» Requirement 1
Answer these questions from the review of The Social Dilemma, one per line:
(a) Who made the documentary?
(b) On what service was it released?
(c) What organization did Tristan Harris found after leaving Google?
» Requirement 2
Reproduce word for word the passage of the review of The Social Dilemma that opens with the words containing "This sounds like" and closes with "companies’ digital creations.".

» Excerpt provided
By Ally A-L. ’23
You are being watched.
This sounds like the intro line to a dystopian science fiction movie but it’s not— it’s real life. Every move you make online is being watched, recorded, and then used to create customized advertisements and recommendations specifically for you in the hopes that you’ll spend more time using these companies’ digital creations.
This was the lesson I learned from watching The Social Dilemma, a documentary by Jeff Orlowski that was released on Netflix earlier this year. The film features interviews with tens of former executives at top Silicon Valley tech companies— Instagram, Twitter, Pinterest, Facebook, Google and the like— who answer the question, “What’s the harm of social media?”
If you have social media, and even if you don’t, I’m sure you’ve been warned of its many dangers countless times; it’s a time suck, it devalues face to face interactions, it portrays an unrealistic, unattainable existence, it lowers your self-esteem. These are all valid points that most of us are familiar with, even if we don’t really register them because of how ingrained social media’s use is in our daily lives. But the way this documentary brings these risks to reality is pretty terrifying, to say the least.
The film centers around Tristan Harris, a former design ethicist and product philosopher at Google who became so concerned with the harmful effects of social media use that he left the company and founded The Center for Human Technology, which dedicates itself to sounding the alarm on the dangers of social media. In The Social Dilemma, he and countless other former tech executives discuss the importance of understanding what’s really going on behind your screens. “Social media isn’t a tool that’s just waiting to be used,” warns Harris in the film. “It has its own goals and it has its own means of pursuing them by using your psychology against you.”

» Information given
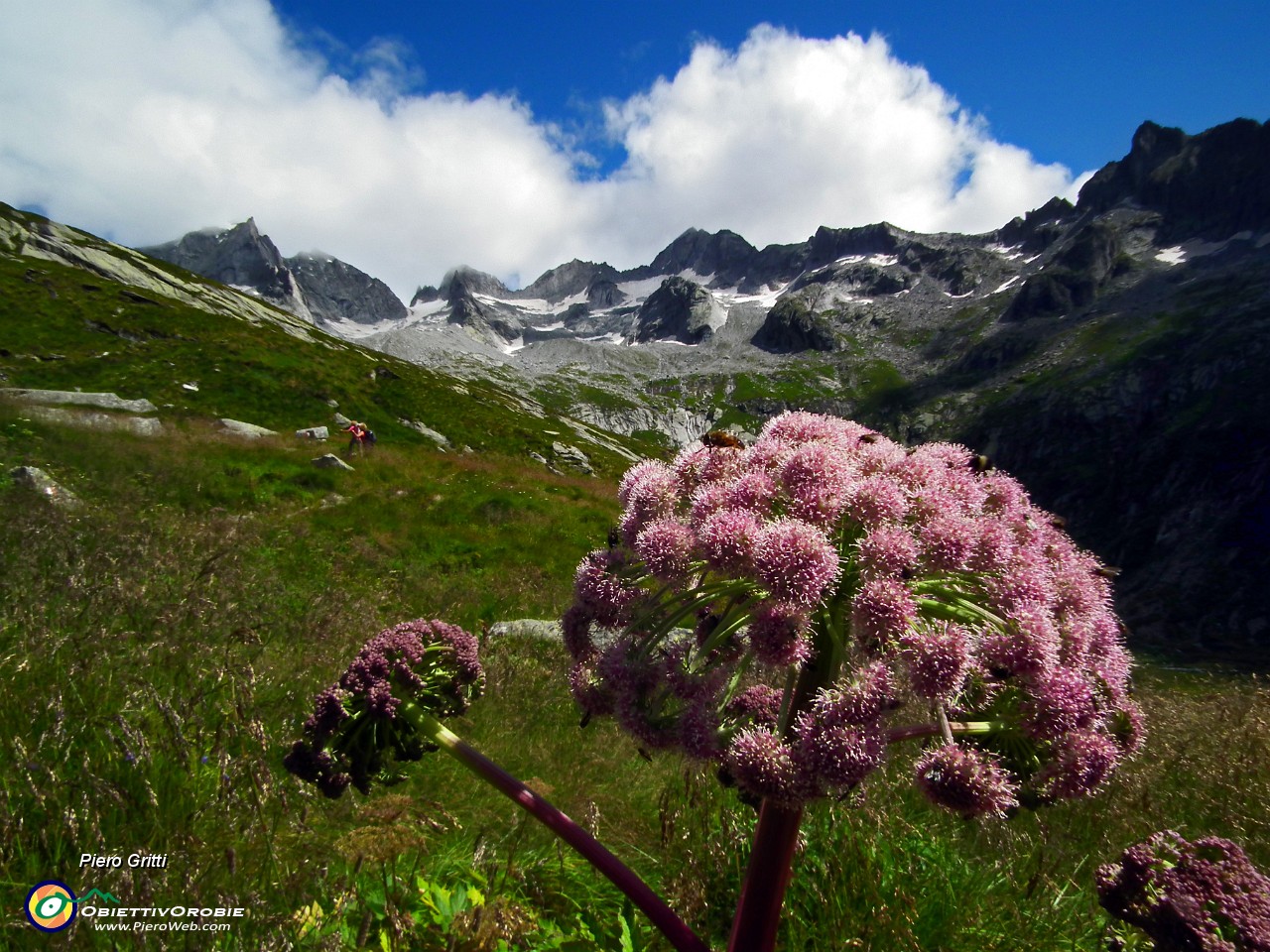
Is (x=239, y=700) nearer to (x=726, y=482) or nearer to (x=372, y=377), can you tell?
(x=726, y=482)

...

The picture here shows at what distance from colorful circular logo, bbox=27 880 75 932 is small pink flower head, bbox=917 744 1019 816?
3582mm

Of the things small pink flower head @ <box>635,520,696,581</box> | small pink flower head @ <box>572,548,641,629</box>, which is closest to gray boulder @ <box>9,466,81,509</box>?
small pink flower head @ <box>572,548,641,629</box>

» Task result 1
(a) Jeff Orlowski
(b) Netflix
(c) The Center for Human Technology

» Task result 2
This sounds like the intro line to a dystopian science fiction movie but it’s not— it’s real life. Every move you make online is being watched, recorded, and then used to create customized advertisements and recommendations specifically for you in the hopes that you’ll spend more time using these companies’ digital creations.